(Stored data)
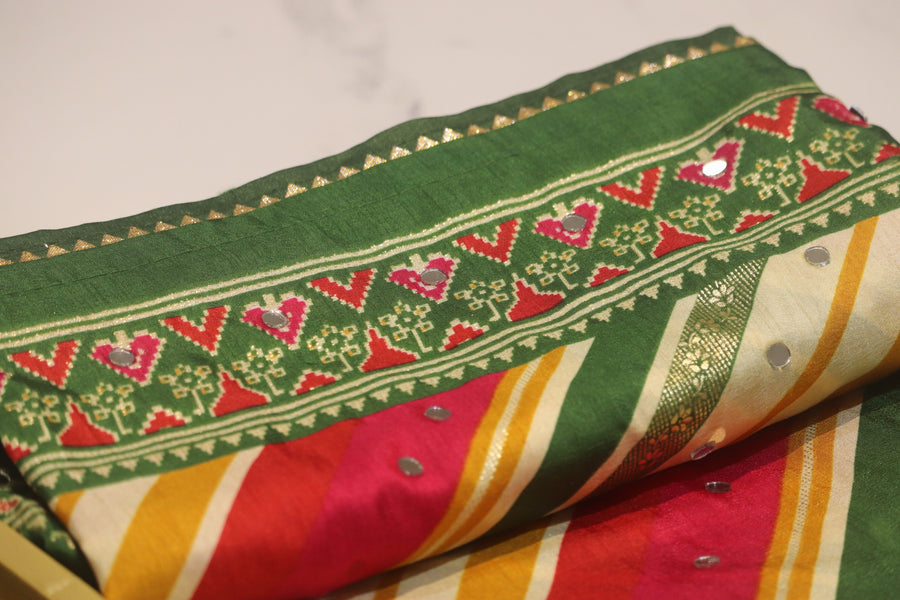 Leheriya Saree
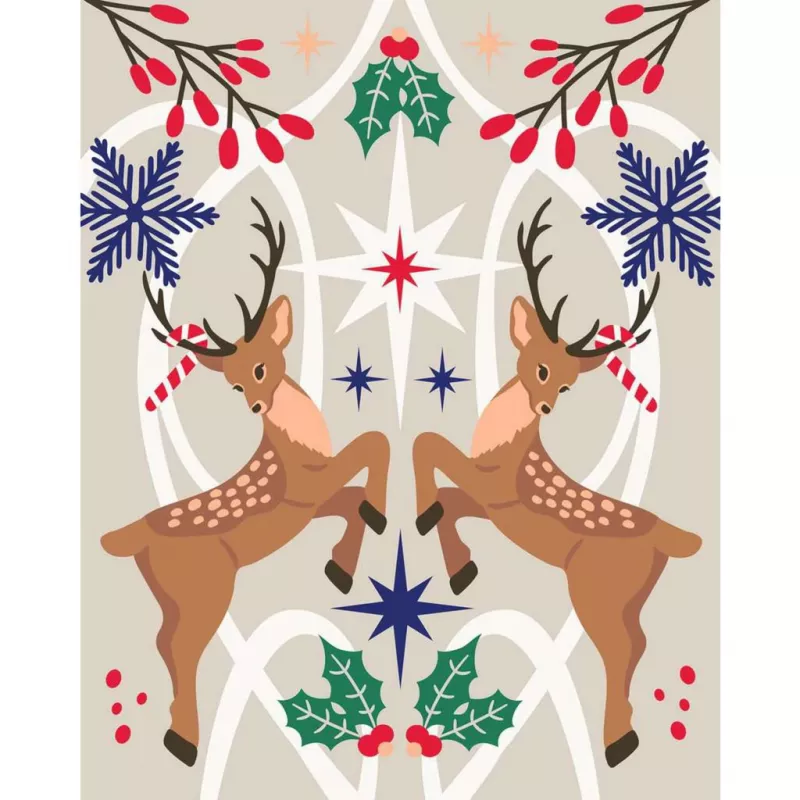 Ravensburger CreArt Malset – Weihnachtshirsch (kreatives Malset)
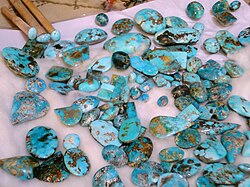 Turquoise of Nishapur in Madan-e Olya of Nishapur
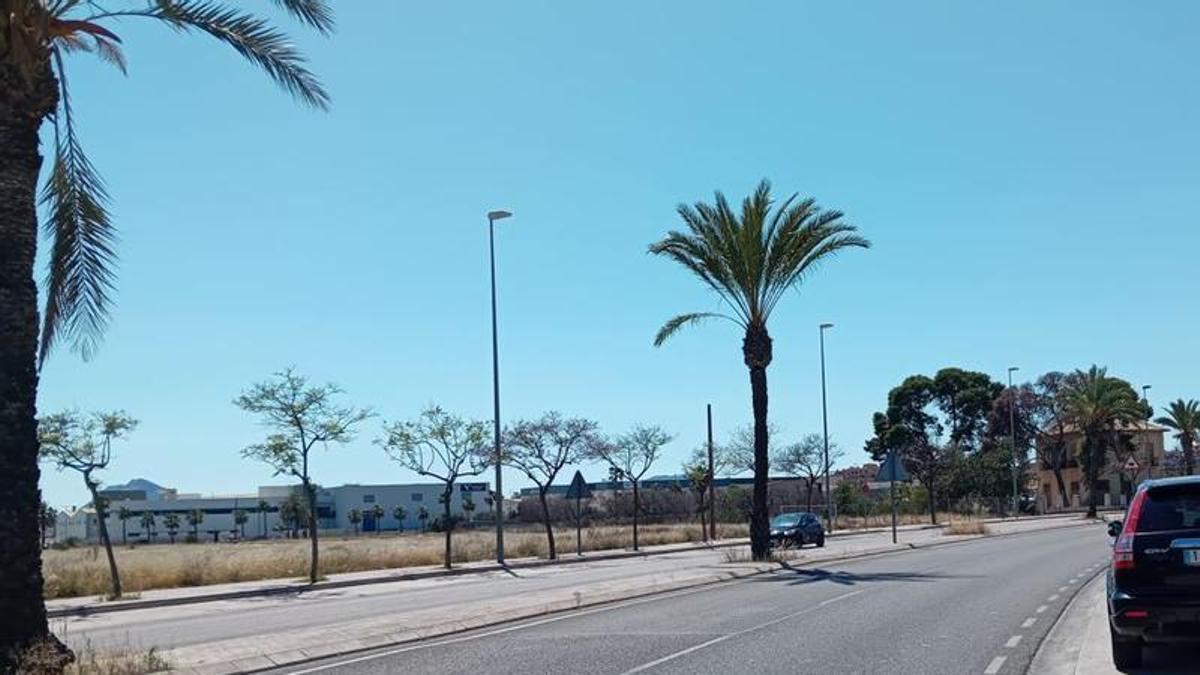 Zona del sector, con la carretera que va hacia el parque Lo Torrent
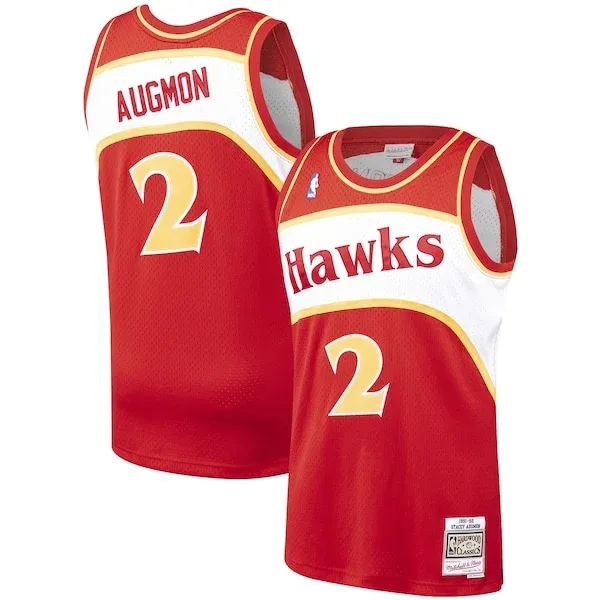 Stacey Augmon ATL Swingman Jersey - premium contemporary - Red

TASK INSTRUCTIONS. Reproduce the text of each item above verbatim, leaving out the pictures.

TASK ANSWER.
 Leheriya Saree
 Ravensburger CreArt Malset – Weihnachtshirsch (kreatives Malset)
 Turquoise of Nishapur in Madan-e Olya of Nishapur
 Zona del sector, con la carretera que va hacia el parque Lo Torrent
 Stacey Augmon ATL Swingman Jersey - premium contemporary - Red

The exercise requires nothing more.